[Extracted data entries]
• • •

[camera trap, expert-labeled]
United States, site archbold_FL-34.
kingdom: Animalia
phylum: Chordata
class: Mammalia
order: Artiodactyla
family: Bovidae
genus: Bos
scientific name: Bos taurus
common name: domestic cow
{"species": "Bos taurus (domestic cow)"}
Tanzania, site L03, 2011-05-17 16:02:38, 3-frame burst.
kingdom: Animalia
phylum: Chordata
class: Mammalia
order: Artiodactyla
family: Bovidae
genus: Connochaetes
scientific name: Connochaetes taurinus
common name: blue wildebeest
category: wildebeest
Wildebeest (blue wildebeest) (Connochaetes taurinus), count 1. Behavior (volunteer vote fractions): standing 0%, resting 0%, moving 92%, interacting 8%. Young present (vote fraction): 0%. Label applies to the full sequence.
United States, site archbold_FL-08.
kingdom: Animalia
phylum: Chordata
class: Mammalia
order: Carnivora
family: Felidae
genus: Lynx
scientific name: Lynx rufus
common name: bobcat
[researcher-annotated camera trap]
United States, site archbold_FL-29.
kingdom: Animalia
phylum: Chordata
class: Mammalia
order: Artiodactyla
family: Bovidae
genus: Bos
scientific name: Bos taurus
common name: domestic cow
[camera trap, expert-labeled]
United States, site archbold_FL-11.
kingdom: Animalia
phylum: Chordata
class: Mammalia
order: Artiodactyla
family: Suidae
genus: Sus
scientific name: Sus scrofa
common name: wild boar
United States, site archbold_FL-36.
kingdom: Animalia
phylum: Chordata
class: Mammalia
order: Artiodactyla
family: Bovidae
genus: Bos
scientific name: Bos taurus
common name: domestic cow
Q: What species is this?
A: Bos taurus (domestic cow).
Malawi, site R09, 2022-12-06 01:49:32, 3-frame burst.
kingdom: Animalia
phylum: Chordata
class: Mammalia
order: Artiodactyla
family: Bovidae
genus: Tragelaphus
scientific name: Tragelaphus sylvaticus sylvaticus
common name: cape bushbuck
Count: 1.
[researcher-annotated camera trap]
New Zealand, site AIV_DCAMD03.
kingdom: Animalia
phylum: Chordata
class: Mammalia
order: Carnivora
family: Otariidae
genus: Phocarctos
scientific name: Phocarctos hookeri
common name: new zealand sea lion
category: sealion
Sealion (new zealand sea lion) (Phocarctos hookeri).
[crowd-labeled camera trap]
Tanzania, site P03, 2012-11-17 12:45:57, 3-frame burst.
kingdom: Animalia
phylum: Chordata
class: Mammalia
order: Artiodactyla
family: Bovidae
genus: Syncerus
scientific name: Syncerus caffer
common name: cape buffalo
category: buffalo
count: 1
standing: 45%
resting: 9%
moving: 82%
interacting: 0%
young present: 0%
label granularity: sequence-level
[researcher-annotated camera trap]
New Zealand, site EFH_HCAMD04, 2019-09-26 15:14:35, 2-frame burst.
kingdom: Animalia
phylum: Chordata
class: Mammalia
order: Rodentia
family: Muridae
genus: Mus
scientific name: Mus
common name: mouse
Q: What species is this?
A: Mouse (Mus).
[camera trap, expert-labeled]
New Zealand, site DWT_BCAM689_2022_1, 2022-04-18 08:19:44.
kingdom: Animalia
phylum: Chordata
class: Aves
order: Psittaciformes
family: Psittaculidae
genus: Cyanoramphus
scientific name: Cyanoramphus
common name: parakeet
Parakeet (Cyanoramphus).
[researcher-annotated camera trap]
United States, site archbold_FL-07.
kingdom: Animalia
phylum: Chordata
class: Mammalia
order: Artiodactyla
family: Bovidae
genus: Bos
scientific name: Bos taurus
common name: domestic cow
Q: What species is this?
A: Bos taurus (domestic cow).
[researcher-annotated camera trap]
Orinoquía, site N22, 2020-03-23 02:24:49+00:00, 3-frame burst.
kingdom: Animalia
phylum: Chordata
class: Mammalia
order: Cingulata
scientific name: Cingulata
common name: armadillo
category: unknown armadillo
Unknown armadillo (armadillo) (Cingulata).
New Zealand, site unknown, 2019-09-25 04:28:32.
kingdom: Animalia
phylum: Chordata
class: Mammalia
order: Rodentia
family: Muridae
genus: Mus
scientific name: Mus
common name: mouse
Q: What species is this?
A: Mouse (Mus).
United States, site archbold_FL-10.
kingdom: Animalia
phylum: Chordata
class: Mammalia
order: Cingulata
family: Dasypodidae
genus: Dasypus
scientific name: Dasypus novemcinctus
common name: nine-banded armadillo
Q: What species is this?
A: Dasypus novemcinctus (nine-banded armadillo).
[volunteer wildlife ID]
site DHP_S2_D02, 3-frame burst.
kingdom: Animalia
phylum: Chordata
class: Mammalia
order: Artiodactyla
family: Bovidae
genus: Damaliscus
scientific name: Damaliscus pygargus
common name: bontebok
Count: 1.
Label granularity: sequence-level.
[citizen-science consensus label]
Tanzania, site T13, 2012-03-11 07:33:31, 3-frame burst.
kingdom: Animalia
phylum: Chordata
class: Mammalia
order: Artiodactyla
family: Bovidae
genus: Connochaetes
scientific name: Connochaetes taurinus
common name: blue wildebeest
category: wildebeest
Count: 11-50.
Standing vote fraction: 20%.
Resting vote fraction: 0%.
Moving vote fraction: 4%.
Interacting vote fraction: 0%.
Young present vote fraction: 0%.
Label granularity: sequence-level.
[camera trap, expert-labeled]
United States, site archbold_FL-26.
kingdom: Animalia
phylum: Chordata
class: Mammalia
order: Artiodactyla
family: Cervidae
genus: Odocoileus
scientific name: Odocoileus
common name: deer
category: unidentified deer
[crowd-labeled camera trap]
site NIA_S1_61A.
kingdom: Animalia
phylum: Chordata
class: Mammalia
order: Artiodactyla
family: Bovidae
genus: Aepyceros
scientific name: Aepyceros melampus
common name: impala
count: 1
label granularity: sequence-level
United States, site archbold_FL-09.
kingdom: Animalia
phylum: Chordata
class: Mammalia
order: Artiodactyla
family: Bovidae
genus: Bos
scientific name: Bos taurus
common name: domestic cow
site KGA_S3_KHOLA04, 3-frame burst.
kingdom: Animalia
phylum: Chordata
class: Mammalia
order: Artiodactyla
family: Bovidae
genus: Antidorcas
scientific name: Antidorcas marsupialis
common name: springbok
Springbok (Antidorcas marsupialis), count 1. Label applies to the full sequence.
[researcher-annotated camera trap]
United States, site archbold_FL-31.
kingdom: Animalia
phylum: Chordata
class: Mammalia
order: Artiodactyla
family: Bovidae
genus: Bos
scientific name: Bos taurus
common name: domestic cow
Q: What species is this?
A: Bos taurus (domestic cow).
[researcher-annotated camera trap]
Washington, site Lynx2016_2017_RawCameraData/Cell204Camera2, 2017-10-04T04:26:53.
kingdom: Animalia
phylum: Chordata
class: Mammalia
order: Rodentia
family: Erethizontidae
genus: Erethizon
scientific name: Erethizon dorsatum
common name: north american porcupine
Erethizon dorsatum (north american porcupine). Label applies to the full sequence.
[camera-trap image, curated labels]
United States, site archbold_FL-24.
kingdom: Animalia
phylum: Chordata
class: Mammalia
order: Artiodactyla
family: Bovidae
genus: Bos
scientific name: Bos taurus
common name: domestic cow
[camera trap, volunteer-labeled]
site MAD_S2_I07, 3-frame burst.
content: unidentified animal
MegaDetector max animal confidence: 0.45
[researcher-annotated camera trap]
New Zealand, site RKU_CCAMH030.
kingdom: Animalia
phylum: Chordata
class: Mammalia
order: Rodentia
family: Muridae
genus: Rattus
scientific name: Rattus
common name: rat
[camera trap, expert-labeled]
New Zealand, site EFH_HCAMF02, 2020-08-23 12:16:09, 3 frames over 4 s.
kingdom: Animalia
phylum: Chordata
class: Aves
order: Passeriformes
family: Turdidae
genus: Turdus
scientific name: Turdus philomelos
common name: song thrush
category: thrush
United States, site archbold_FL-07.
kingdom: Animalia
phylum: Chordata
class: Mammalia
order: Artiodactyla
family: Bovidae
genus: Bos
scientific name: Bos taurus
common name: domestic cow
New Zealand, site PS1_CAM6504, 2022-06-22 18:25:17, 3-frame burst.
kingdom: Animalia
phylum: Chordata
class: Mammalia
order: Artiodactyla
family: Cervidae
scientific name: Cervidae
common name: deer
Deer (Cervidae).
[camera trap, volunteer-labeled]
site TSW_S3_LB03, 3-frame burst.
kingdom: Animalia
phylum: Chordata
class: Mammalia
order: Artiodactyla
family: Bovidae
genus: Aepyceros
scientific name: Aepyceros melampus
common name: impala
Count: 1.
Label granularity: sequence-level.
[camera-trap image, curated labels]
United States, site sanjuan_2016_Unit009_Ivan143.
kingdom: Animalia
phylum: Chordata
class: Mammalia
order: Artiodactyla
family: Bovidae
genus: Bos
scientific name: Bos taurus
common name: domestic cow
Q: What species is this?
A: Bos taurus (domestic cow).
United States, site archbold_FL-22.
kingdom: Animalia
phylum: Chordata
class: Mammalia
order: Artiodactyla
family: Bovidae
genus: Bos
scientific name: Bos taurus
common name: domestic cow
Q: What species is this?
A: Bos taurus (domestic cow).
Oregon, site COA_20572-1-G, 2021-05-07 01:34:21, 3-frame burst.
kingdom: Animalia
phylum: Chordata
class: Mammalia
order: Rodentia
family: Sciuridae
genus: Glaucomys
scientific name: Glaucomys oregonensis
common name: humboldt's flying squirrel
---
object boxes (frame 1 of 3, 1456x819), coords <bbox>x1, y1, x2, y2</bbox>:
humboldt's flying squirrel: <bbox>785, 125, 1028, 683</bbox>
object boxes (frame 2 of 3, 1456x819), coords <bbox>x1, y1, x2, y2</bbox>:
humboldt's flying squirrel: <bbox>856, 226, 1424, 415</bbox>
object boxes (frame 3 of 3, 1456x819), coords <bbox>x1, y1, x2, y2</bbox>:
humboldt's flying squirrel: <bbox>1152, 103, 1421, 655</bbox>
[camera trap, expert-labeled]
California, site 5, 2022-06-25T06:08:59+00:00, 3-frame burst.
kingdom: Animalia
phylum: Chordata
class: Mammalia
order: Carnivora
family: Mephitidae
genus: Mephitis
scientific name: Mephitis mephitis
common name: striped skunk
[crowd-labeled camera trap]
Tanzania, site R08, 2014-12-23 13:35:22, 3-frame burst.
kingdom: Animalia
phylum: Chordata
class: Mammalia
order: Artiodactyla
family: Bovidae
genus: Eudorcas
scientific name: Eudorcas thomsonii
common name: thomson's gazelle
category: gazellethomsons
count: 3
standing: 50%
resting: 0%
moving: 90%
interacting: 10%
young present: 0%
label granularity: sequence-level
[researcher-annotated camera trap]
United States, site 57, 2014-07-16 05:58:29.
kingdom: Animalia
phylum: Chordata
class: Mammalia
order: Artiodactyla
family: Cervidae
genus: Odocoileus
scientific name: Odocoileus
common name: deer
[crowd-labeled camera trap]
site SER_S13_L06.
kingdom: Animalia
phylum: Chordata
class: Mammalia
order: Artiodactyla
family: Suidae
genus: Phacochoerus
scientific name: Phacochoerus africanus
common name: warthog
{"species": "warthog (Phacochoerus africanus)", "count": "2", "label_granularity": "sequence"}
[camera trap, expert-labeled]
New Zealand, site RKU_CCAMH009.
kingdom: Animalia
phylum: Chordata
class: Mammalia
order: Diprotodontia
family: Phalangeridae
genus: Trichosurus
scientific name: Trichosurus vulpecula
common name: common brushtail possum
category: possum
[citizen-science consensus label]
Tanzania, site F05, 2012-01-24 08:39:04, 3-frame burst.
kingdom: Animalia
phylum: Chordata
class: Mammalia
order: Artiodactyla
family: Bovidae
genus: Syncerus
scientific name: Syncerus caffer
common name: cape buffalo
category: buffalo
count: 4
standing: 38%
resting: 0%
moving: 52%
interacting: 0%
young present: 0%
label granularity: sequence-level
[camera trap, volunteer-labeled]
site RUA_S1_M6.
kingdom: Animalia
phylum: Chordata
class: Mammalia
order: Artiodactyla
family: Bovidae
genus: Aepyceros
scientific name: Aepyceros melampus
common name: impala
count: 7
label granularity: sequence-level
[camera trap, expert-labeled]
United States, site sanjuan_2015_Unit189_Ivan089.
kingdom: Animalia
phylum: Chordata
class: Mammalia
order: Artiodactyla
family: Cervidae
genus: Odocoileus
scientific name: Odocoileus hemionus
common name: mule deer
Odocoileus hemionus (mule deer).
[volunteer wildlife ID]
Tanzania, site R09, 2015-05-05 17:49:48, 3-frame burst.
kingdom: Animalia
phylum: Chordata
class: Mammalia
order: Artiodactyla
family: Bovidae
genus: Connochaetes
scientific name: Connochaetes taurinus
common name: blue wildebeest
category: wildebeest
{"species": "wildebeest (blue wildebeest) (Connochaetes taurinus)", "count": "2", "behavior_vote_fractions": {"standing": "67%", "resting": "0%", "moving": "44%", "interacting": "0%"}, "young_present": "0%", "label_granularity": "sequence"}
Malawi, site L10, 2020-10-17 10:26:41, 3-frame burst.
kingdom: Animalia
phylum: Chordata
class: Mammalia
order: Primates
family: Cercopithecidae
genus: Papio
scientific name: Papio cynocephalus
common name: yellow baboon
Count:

• • •

WHAT NEEDS TO BE DONE
Repeat, word for word, every line from the line that contains "moving: 52%" to the end of the entries; include both of those lines and no others.

SOLUTION TO THIS TASK
moving: 52%
interacting: 0%
young present: 0%
label granularity: sequence-level
[camera trap, volunteer-labeled]
site RUA_S1_M6.
kingdom: Animalia
phylum: Chordata
class: Mammalia
order: Artiodactyla
family: Bovidae
genus: Aepyceros
scientific name: Aepyceros melampus
common name: impala
count: 7
label granularity: sequence-level
[camera trap, expert-labeled]
United States, site sanjuan_2015_Unit189_Ivan089.
kingdom: Animalia
phylum: Chordata
class: Mammalia
order: Artiodactyla
family: Cervidae
genus: Odocoileus
scientific name: Odocoileus hemionus
common name: mule deer
Odocoileus hemionus (mule deer).
[volunteer wildlife ID]
Tanzania, site R09, 2015-05-05 17:49:48, 3-frame burst.
kingdom: Animalia
phylum: Chordata
class: Mammalia
order: Artiodactyla
family: Bovidae
genus: Connochaetes
scientific name: Connochaetes taurinus
common name: blue wildebeest
category: wildebeest
{"species": "wildebeest (blue wildebeest) (Connochaetes taurinus)", "count": "2", "behavior_vote_fractions": {"standing": "67%", "resting": "0%", "moving": "44%", "interacting": "0%"}, "young_present": "0%", "label_granularity": "sequence"}
Malawi, site L10, 2020-10-17 10:26:41, 3-frame burst.
kingdom: Animalia
phylum: Chordata
class: Mammalia
order: Primates
family: Cercopithecidae
genus: Papio
scientific name: Papio cynocephalus
common name: yellow baboon
Count:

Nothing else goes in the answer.